### Records provided
↓↓↓

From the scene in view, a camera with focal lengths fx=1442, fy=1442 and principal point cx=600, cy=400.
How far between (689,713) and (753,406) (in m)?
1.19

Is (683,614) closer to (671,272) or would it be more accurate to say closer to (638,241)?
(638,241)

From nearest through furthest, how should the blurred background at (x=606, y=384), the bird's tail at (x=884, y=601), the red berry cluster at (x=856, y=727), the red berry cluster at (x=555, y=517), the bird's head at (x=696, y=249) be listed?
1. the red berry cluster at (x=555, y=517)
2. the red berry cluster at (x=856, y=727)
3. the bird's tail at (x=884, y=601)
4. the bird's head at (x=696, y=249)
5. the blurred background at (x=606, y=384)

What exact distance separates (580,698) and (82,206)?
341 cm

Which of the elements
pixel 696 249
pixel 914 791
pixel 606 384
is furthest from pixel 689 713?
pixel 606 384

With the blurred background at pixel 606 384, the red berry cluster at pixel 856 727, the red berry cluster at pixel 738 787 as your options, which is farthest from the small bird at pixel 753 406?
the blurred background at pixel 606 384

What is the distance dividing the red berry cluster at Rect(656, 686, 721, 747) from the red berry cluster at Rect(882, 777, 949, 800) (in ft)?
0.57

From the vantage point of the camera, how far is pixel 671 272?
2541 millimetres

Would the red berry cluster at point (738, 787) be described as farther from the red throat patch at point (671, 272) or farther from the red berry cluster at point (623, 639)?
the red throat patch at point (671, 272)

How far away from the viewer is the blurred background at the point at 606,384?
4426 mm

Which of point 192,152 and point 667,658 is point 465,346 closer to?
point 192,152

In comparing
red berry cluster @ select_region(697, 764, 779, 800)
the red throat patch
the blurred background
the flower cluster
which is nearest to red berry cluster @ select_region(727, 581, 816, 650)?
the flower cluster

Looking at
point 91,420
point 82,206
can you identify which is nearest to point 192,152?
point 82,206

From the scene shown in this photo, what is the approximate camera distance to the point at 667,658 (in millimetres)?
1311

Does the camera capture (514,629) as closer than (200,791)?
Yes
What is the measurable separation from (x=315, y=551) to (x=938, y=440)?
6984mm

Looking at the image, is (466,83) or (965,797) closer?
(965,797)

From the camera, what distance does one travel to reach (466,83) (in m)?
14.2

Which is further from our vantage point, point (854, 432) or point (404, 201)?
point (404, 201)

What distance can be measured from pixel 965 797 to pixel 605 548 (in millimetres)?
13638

↑↑↑

### Description of the task
Starting at the line that has "Which is further" and ending with the last line of the material, write out every line again. Leave everything the same except the answers: scale each number in them, both point coordinates and distances, by 1.85, rounding to whole numbers with halves going up.

### Written response
Which is further from our vantage point, point (854, 432) or point (404, 201)?
point (747, 372)

What distance can be measured from pixel 965 797 to pixel 605 548 (in millimetres)?
25230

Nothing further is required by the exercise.